Extract provided -
******************************
I understand that there is a contradiction here. I want Ukraine to be a free and independent state, but I am hesitant about sending British troops and weapons to Ukraine. I don’t have a problem with arming Ukraine, I just don’t want more austerity in the UK to pay for it when taxes could be raised. Supporting Ukraine is popular in Britain. I find it hard to believe that people, especially the wealthy, would be mortally opposed to paying more tax to help Ukraine. More austerity for more defence spending is not in our best interests

Hypocrisy and cruelty

Everyone has an opinion on the war in Ukraine, and most reveal glaring hypocrisy. The establishment preaches about sovereignty and war crimes in Ukraine, but turns a blind eye when it comes to Israel and Gaza. Another country lies in ruins, more collective punishment is meted out. Yet the outrage is selective.

I agree with Judith N. Shklar that hypocrisy is overly criticised amongst politicians and that cruelty is much worse. Trump is cruel, but he’s let off because he’s no hypocrite. Well, there’s enough cruelty to go around right now. The attacks on Ukraine and Gaza are both cruel, and I oppose them both.

Why Ukraine matters

I don’t believe that Putin wants to conquer all of Europe, like a modern Napoleon, but he should still be opposed. If Putin is allowed to succeed in Ukraine he will next turn to states like Poland and Hungary, bullying them out of NATO and the EU, and under closer Russian control. Putin will then be in a stronger position to further destabilise liberal democracies all around the world by pushing disinformation online and supporting far-right parties in the West.

Putin’s victory would also embolden any other state that wants to use military power to achieve political ends. China would invade Taiwan. Israel would be even more willing to attack its neighbours. All because the idea that every state, no matter its size or strength, has the right to self-determination would have been thrown in the dust bin of history.

This is why it’s important that Ukraine triumphs over Russia. Not just for the future of Ukraine, but for the ongoing fight against authoritarianism that will define the 21st century.

Flirting with Putin

Meanwhile, the right flirts with Putin, drawn to his hardline stance against the so-called “woke agenda” and the fact that he is the toughest chimp in the cage and the right can’t resist the appeal of a big tough might-makes-right-guy.
******************************
Dataset extract -
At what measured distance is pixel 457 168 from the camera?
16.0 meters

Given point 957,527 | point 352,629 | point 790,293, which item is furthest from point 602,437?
******************************
Set task A - In the piece on the war in Ukraine, which thinker does the writer agree with about hypocrisy among politicians being overly criticized?
Set task B - Repeat word for word the portion of the piece on the war in Ukraine starting at "Putin’s victory would" and ending at "big tough might-makes-right-guy.".
The accompanying data is not required for this work.

Complete response A - Judith N. Shklar.

Complete response B -
Putin’s victory would also embolden any other state that wants to use military power to achieve political ends. China would invade Taiwan. Israel would be even more willing to attack its neighbours. All because the idea that every state, no matter its size or strength, has the right to self-determination would have been thrown in the dust bin of history.

This is why it’s important that Ukraine triumphs over Russia. Not just for the future of Ukraine, but for the ongoing fight against authoritarianism that will define the 21st century.

Flirting with Putin

Meanwhile, the right flirts with Putin, drawn to his hardline stance against the so-called “woke agenda” and the fact that he is the toughest chimp in the cage and the right can’t resist the appeal of a big tough might-makes-right-guy.